I did not, but I have my doubts as to whether he was made to do it or if he truly meant it. I tend to believe in the former because it's always accompanied by "stepping back for a while" and "get help on how to behave better". Seems like a standard procedure after somebody manages to overpower you (in whatever hierarchy they have there).

Were cursing and expletives necessary? Absolutely no. They don't drive any point forward.

But: is showing people the door when they are entitled or unprofessional necessary? Very, very much yes.

Feel free to read into the article as your beliefs incline you to. I've known many people like Linus and they don't get "change of hearts". They simply get sick and tired of being misunderstood and just remove themselves from the situations that cause it.

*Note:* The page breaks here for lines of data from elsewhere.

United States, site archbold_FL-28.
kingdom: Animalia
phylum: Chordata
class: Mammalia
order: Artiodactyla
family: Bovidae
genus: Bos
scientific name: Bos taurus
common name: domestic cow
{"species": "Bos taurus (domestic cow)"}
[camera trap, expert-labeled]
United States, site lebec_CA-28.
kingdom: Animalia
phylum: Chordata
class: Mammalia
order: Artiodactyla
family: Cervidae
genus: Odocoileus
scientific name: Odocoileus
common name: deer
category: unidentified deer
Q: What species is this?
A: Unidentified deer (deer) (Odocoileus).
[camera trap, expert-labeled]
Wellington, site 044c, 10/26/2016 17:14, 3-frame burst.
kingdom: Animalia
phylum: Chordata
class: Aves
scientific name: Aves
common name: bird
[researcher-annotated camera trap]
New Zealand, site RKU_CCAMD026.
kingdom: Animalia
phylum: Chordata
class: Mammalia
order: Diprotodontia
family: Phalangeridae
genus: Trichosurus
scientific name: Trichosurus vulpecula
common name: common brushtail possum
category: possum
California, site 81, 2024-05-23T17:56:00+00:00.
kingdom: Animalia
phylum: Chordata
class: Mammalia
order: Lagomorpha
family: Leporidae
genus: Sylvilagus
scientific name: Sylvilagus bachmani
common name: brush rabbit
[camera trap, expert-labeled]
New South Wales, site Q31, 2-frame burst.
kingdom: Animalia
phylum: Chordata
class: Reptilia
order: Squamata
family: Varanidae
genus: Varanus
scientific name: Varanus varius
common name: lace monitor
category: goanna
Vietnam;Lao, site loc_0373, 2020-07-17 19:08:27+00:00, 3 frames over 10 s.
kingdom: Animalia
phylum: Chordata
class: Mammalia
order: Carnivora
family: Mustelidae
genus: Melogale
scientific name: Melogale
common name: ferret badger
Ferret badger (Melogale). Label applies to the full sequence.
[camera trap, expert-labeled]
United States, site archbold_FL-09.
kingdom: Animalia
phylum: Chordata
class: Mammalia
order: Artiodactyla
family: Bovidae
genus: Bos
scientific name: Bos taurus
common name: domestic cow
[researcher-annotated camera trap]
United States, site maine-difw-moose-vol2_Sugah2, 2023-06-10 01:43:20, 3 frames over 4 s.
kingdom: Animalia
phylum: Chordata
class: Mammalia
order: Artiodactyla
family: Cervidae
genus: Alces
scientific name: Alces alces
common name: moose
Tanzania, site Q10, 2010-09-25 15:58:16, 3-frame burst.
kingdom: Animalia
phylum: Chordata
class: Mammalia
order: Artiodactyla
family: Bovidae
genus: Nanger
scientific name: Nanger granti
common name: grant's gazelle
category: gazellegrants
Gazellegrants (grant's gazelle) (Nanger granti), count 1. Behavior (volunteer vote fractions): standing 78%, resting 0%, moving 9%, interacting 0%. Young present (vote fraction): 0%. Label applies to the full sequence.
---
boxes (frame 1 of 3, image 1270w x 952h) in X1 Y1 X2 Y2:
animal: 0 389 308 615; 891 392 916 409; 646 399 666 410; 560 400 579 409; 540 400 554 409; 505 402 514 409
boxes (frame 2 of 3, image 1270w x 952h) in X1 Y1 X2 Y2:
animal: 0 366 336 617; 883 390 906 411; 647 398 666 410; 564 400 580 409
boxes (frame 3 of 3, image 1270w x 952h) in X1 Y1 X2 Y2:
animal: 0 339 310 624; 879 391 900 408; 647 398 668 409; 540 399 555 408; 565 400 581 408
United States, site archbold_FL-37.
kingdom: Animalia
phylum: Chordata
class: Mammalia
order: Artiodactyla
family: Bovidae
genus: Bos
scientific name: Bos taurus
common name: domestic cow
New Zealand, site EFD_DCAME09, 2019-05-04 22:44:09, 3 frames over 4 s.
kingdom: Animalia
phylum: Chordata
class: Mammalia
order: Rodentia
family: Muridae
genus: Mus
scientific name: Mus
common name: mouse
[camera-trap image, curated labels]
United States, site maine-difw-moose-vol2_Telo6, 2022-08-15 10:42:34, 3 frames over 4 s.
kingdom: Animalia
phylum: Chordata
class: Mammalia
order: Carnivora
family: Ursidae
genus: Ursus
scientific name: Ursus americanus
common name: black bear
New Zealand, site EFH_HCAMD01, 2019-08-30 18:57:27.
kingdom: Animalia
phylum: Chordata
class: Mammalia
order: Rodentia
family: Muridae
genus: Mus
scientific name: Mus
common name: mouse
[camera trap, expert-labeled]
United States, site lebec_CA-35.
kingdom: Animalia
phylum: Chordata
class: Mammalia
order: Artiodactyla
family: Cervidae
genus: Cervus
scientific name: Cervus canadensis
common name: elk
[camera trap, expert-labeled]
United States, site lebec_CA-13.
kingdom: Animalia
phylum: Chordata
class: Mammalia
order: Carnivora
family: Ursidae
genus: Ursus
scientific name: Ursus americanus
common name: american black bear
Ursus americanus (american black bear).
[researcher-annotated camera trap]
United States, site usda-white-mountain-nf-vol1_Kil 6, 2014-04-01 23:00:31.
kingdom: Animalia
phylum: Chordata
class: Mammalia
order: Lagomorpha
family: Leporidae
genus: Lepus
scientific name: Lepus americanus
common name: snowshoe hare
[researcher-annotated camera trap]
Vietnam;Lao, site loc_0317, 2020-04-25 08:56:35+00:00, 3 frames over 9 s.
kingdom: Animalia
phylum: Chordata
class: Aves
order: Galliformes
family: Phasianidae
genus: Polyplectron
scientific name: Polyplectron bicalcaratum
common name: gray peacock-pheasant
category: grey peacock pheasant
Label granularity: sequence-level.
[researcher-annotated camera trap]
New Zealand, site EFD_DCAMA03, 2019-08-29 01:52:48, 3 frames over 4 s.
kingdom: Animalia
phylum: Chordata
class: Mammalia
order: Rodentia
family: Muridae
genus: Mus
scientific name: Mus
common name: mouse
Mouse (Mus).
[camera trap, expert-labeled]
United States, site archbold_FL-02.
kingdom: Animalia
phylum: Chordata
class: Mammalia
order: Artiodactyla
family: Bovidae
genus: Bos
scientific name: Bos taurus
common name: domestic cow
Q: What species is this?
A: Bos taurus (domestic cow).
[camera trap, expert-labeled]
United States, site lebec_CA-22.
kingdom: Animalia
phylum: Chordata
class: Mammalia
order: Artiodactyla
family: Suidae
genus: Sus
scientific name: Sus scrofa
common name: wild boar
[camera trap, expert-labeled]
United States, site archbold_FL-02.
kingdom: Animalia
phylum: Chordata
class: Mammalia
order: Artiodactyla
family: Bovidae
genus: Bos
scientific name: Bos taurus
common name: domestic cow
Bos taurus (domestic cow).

V_Terranova_Jr|2 years ago

There's more to the Linus-style jerk phenomenon than just telling entitled people to piss off (I would be reluctant to call that being a jerk if that's all it was). See https://news.ycombinator.com/item?id=33058906 for an example thread and associated comments. If you're just ranting or passing off subjective POVs as truth and obvious and those disagreeing with you as doing so out of incompetence or malfeasance, that isn't being direct, honest, or straight to the point. It's being a dick.

I've seen brilliant colleagues for whom I have the utmost technical admiration completely fail to improve bad designs implemented by others, because the brilliant person was so dickish about how they communicated to others.